[[ LISTED ENTRIES open ]]
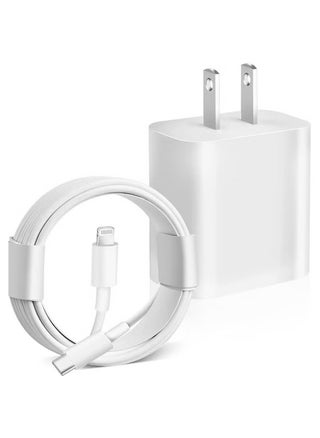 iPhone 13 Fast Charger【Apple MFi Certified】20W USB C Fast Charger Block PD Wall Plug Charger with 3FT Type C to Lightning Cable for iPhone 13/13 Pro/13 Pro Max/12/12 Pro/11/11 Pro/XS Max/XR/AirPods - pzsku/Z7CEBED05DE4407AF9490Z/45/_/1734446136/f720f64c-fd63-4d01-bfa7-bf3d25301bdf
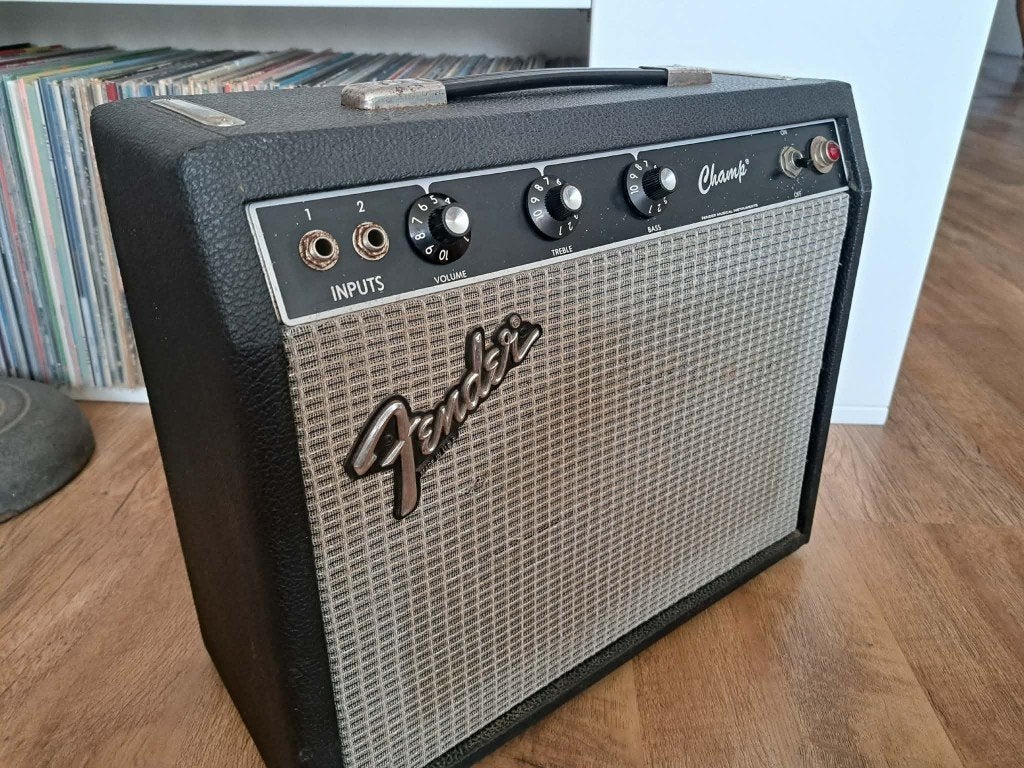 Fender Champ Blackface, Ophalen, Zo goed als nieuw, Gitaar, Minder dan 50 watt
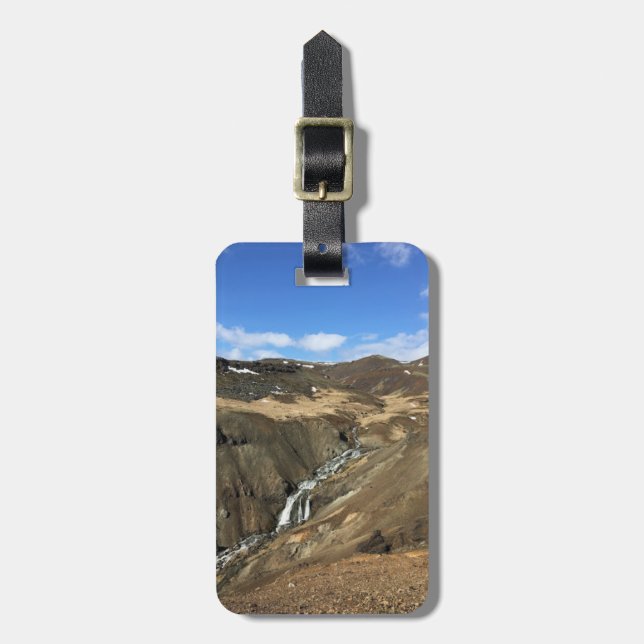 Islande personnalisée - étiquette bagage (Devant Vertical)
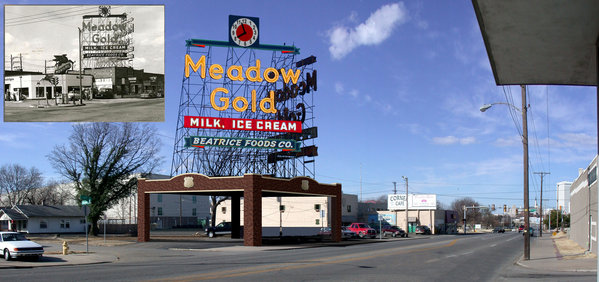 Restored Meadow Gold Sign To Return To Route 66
[[ LISTED ENTRIES closed ]]
[[ LISTED ENTRIES open ]]
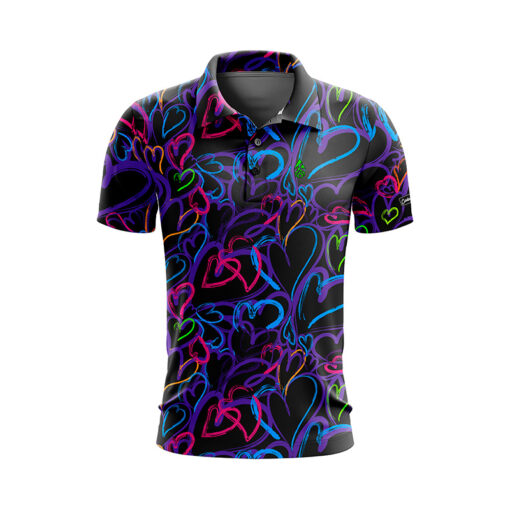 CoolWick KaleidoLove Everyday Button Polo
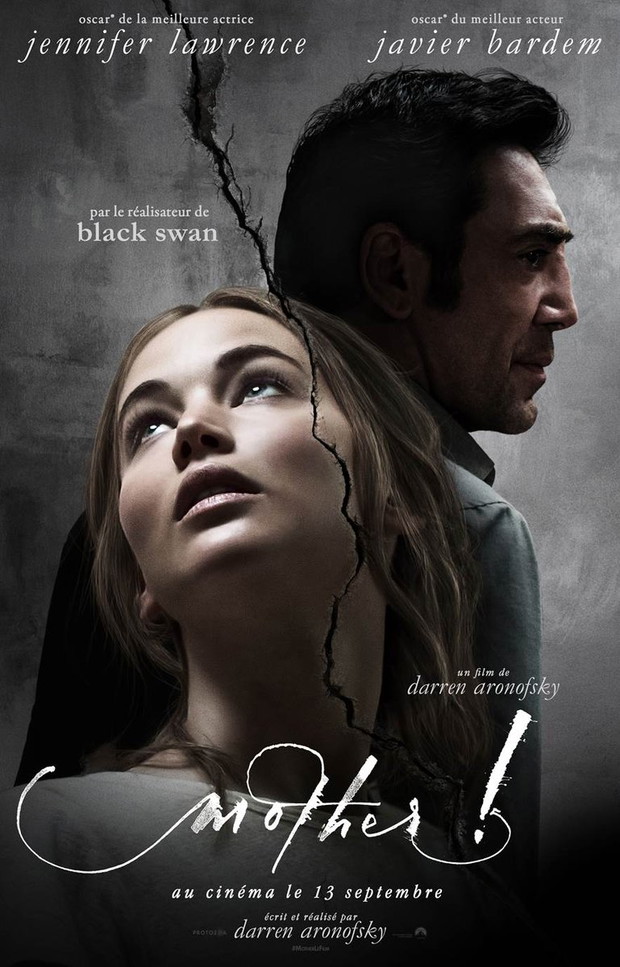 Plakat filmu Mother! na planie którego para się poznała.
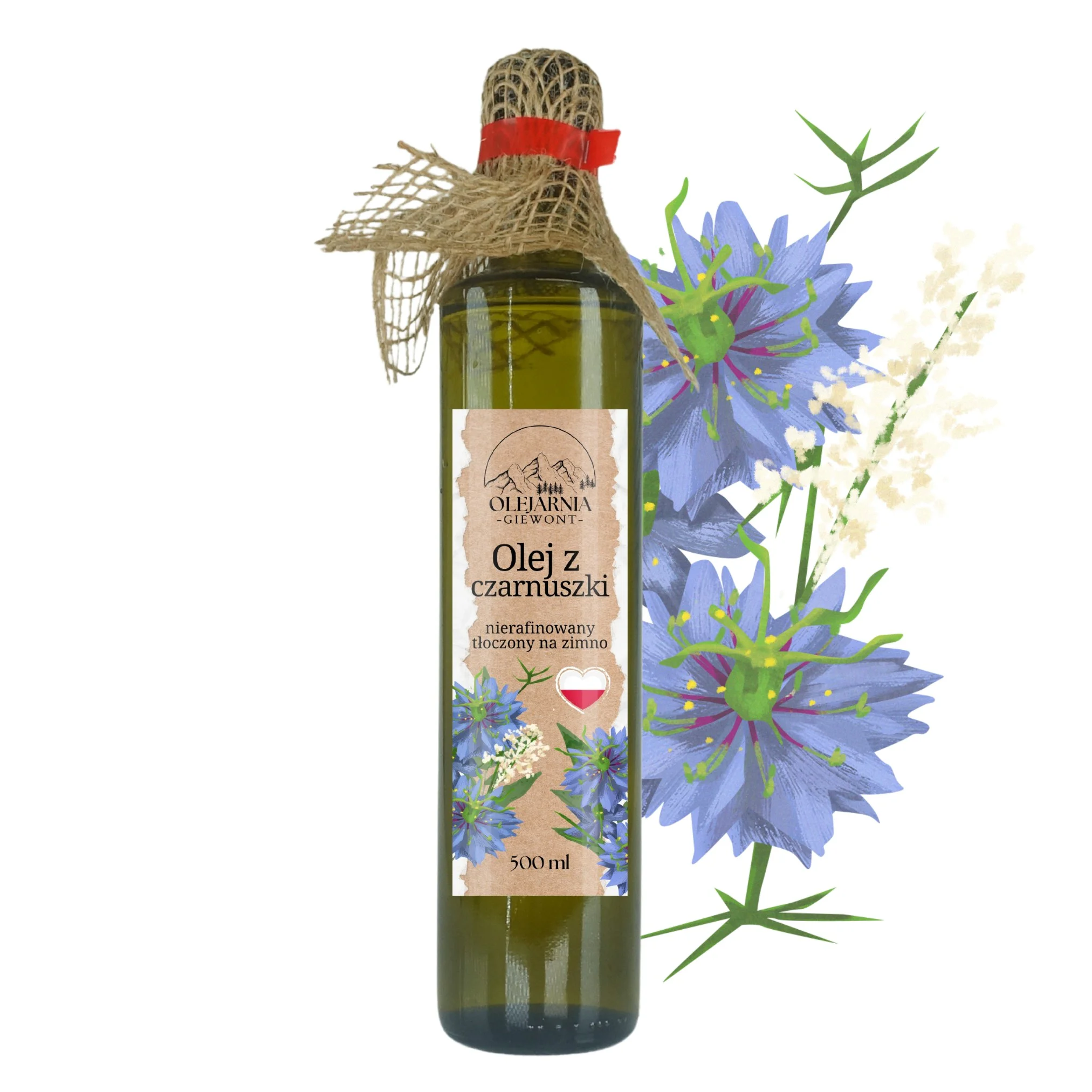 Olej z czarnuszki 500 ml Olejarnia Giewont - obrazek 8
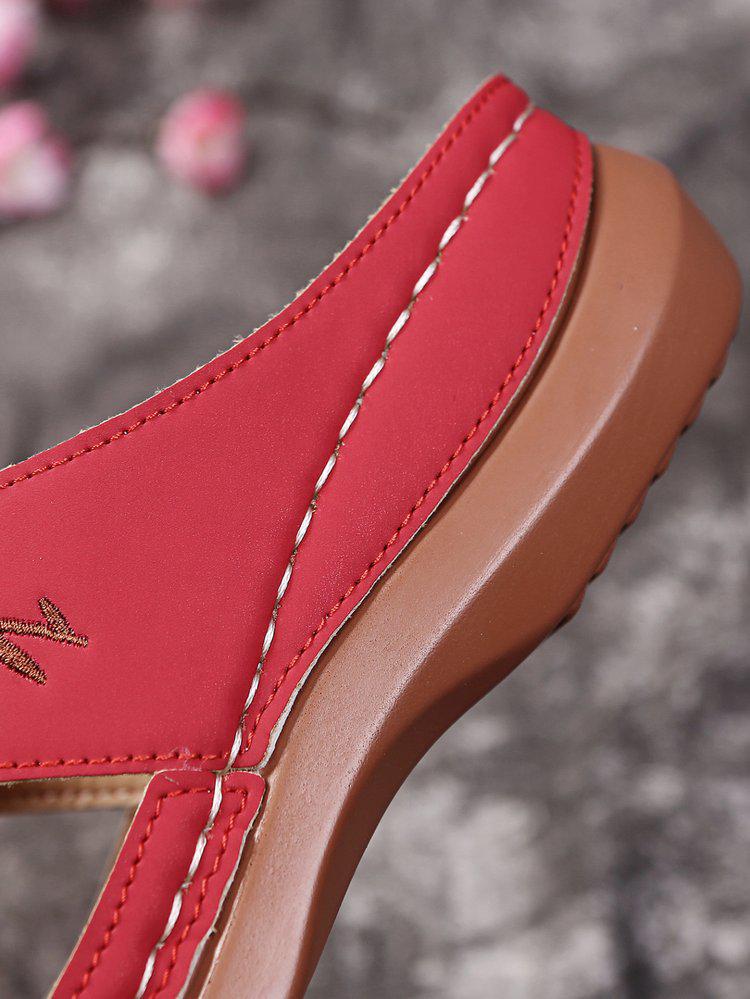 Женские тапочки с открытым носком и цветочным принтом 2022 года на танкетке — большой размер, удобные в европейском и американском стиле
[[ LISTED ENTRIES closed ]]
Print the material from the line with "iPhone 13 Fast" up to and including the line with "Restored Meadow Gold", leaving the pictures out of your answer.

TASK OUTPUT –
 iPhone 13 Fast Charger【Apple MFi Certified】20W USB C Fast Charger Block PD Wall Plug Charger with 3FT Type C to Lightning Cable for iPhone 13/13 Pro/13 Pro Max/12/12 Pro/11/11 Pro/XS Max/XR/AirPods - pzsku/Z7CEBED05DE4407AF9490Z/45/_/1734446136/f720f64c-fd63-4d01-bfa7-bf3d25301bdf
 Fender Champ Blackface, Ophalen, Zo goed als nieuw, Gitaar, Minder dan 50 watt
 Islande personnalisée - étiquette bagage (Devant Vertical)
 Restored Meadow Gold Sign To Return To Route 66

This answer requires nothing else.